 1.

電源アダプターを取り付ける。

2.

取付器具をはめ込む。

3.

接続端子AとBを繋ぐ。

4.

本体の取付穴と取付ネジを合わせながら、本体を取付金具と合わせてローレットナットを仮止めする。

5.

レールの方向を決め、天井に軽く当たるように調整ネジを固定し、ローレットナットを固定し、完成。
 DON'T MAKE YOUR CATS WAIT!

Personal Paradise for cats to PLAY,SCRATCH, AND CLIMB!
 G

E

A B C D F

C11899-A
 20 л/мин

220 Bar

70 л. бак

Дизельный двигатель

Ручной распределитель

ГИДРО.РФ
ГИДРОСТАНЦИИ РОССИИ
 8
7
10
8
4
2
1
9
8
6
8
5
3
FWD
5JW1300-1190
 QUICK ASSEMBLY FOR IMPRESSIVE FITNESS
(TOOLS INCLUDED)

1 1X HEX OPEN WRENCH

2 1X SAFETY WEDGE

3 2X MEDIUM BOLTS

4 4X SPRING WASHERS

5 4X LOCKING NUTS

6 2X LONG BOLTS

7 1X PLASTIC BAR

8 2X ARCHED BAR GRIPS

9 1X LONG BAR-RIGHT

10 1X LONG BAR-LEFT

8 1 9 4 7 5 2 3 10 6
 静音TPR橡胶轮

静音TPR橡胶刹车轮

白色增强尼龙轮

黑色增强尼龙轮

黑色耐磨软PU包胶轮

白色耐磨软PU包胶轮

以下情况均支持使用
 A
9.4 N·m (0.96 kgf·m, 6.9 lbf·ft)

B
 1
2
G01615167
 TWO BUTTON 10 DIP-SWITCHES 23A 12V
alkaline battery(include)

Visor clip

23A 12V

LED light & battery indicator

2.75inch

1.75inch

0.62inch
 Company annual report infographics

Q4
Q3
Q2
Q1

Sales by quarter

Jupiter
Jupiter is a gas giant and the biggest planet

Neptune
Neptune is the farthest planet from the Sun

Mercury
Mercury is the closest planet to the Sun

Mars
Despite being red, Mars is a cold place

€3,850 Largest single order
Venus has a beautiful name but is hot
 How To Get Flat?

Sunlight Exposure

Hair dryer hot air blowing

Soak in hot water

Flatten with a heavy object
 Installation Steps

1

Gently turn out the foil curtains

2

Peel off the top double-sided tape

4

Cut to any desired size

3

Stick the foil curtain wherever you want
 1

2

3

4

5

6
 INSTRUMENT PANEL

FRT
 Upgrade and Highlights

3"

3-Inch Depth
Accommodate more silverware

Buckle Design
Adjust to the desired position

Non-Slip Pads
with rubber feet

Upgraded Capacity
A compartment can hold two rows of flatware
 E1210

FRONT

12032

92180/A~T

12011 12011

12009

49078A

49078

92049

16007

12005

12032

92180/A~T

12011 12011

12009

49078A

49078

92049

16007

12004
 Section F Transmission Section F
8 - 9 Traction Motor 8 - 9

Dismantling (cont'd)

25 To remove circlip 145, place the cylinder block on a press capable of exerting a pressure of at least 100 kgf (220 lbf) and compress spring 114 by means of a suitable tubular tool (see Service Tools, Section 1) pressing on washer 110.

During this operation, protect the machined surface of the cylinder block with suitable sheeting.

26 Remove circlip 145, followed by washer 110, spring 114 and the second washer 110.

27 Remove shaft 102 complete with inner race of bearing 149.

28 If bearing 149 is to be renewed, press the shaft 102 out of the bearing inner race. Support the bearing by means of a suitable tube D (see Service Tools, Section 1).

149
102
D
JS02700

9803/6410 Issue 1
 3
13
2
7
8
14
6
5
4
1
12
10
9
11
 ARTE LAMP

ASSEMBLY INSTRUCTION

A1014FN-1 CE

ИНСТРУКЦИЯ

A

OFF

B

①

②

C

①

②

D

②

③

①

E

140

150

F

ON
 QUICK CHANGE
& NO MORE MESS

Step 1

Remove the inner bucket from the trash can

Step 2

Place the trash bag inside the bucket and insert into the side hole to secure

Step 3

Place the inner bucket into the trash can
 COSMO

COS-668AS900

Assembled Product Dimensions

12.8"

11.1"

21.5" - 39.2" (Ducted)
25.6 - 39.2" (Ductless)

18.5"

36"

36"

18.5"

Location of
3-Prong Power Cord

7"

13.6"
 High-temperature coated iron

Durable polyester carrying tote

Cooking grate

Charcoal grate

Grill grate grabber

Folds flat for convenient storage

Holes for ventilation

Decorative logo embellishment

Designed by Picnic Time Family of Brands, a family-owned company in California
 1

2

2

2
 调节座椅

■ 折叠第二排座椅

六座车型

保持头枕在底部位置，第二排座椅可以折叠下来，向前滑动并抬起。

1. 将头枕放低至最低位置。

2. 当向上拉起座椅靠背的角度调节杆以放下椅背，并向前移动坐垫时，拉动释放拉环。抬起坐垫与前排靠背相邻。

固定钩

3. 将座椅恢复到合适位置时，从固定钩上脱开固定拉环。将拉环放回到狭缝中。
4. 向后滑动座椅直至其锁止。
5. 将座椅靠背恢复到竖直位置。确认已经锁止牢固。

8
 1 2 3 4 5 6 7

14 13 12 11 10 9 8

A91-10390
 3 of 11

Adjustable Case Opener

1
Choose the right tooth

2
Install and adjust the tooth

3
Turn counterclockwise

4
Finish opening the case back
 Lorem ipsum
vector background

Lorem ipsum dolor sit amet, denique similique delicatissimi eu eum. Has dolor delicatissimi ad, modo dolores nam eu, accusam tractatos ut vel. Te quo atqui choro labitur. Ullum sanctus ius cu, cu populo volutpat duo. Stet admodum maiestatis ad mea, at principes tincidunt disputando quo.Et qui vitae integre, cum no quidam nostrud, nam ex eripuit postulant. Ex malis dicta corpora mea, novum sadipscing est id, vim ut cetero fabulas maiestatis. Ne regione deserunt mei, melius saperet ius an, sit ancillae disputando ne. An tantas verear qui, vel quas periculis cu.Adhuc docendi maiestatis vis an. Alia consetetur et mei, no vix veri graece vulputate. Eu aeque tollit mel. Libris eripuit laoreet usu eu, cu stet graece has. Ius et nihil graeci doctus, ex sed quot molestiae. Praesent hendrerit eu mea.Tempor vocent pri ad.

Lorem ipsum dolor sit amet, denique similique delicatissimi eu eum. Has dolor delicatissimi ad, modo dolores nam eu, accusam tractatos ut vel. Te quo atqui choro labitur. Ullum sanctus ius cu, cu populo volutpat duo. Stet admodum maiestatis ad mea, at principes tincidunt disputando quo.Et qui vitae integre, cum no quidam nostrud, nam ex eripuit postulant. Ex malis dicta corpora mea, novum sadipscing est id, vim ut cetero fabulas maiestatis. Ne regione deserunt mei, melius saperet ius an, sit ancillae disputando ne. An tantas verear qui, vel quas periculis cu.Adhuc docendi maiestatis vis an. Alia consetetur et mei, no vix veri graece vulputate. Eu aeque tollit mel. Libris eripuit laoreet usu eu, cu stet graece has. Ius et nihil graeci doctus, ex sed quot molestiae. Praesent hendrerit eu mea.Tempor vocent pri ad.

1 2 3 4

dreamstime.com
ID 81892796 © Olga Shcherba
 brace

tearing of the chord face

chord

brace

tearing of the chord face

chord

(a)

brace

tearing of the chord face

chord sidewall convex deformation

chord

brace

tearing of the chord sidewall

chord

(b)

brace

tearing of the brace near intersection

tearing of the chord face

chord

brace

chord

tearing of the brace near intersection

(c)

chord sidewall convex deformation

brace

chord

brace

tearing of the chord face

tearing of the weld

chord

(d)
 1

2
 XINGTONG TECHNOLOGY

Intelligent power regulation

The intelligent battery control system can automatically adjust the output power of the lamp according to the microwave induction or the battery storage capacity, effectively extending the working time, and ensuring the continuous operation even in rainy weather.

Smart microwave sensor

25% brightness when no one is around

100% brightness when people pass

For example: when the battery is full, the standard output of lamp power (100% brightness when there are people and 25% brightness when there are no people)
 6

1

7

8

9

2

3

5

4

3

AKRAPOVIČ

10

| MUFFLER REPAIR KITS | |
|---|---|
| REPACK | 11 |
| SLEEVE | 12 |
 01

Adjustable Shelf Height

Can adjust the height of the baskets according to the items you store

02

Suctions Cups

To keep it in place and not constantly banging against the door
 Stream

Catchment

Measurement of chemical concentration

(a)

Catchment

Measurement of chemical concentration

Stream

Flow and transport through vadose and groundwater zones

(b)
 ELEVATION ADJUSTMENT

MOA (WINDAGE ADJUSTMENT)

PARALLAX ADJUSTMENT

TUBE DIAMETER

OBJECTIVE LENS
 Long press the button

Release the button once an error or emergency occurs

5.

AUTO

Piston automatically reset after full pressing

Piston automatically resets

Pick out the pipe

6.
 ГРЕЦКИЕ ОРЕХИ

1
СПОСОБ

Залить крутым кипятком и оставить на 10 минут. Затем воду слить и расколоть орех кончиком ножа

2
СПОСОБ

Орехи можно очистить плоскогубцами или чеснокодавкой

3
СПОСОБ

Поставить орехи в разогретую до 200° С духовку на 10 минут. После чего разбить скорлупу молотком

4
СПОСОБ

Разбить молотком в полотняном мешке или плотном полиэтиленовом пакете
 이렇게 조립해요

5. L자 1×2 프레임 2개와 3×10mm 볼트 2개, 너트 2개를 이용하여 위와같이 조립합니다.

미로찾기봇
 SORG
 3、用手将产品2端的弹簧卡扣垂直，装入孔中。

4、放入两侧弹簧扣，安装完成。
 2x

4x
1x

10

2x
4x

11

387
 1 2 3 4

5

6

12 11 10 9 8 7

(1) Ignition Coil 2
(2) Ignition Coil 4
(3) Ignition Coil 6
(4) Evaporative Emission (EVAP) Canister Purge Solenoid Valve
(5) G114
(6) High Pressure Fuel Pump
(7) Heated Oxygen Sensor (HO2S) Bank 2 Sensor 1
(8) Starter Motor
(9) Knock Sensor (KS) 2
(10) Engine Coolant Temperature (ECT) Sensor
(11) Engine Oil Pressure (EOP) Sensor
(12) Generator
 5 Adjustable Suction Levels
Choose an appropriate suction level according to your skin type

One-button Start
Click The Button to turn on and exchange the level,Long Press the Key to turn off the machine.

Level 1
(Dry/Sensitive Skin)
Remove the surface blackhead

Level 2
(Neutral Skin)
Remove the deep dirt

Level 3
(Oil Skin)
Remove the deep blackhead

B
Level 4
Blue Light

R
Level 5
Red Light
· · · · · · ·
From the records above, report the number of lines that hold the string "Mars" and add nothing.

2